Chaco Culture National Historical Park preserves the ruins of American Indian habitations dating back to the 9th century. Access to the park, off the highway, is via a 34 km (21 mile) road, much of which is unpaved. However, the visitor who braves the journey is rewarded with extensive Native American ruins, some of which are remarkably well preserved. Take a self-guided tour or a ranger-narrated one and plan to do a lot of walking. Pueblo Bonito, the largest of the great houses, had, at its peak, more than 600 rooms and 40 kivas and was four stories high.
The most convenient base of operations for a visit to the park, and a destination in its own right, is Albuquerque, New Mexico. Its Old Town is a classic Colonial, Spanish town, with flat-roofed, adobe buildings, a central plaza, bordered by a church and government and other buildings. It is easily walked and offers several museums as well as the ubiquitous shops and restaurants. The city of Albuquerque is a thriving metropolis and offers every available service, so it makes a great starting point for an exploration of a variety of western New Mexico and eastern Arizona attractions.

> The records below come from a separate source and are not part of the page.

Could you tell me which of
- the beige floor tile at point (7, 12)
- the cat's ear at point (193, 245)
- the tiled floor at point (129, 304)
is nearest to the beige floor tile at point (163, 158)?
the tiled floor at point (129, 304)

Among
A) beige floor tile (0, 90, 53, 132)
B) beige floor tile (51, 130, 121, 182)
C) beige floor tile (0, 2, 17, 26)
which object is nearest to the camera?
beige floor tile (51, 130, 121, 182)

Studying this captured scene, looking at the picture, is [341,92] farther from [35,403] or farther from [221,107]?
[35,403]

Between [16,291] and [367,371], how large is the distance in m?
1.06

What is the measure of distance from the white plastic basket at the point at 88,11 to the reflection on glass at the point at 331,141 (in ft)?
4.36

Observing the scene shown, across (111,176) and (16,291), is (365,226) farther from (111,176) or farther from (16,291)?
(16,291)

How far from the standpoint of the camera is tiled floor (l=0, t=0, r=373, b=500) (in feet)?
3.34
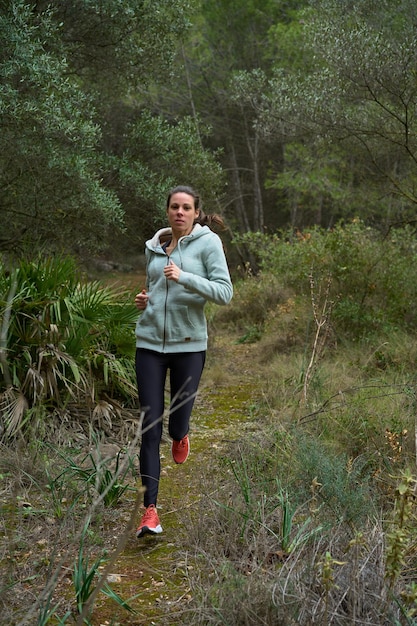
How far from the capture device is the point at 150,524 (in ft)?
13.9

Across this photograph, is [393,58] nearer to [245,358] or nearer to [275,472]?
[245,358]

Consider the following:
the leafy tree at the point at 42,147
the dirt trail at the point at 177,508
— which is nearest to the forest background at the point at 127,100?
the leafy tree at the point at 42,147

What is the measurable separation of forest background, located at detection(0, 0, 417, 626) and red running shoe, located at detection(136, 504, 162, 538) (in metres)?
0.21

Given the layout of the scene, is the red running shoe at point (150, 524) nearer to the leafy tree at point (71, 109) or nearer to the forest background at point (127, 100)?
the leafy tree at point (71, 109)

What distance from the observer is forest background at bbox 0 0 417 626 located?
3.31 meters

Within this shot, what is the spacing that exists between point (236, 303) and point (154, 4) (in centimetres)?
555

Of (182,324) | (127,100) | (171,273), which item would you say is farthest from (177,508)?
(127,100)

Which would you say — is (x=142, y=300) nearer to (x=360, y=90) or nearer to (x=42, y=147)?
(x=42, y=147)

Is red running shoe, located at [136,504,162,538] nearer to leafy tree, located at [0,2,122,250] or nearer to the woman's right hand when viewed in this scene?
the woman's right hand

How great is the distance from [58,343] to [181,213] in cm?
203

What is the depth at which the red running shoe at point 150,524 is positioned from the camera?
4.22m

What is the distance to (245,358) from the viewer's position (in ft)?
34.1

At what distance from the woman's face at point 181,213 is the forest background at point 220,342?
59.6 inches

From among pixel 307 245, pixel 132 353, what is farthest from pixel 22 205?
pixel 307 245
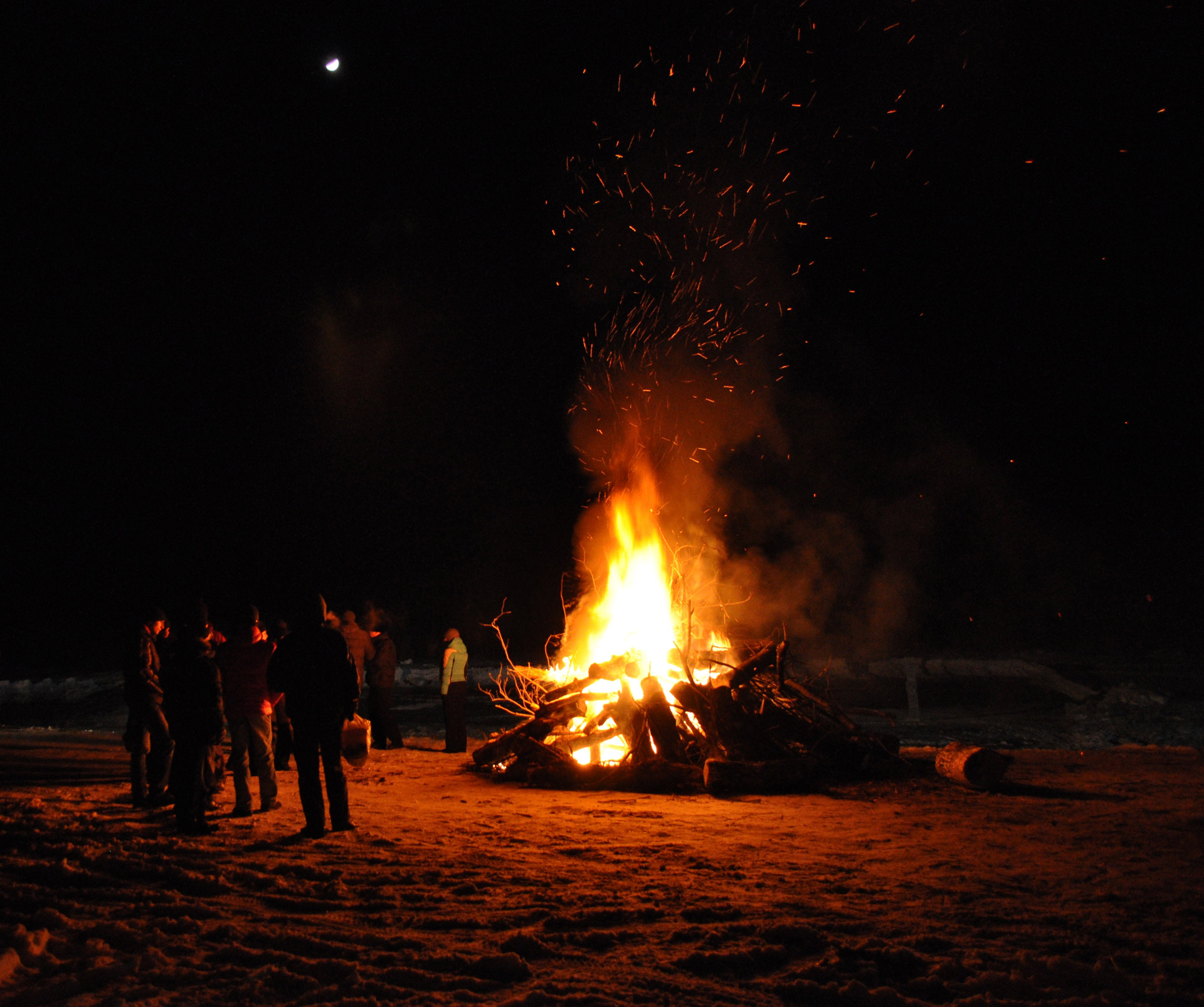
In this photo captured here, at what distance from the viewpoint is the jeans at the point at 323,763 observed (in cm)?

The Route 66 Historic Highway, also known as “The Mother Road”, and “Main Street, America”, was built to connect Chicago, Illinois, with Los Angeles, California, and provided a major route to the West for desperate families from the East and Midwest during the depression. The road was made more famous by a 1960’s television series and a song, recorded by Nat King Cole. Little of the old road still exists, because of the interstate highway system, but the areas that remain offer a nostalgic glimpse of the past. Probably the best preserved section runs through the city of Albuquerque and contains several good examples of vintage landmarks, such as the KiMo Theater (423 Central Ave, N.W.) and the gas station at 2455 Isleta Blvd.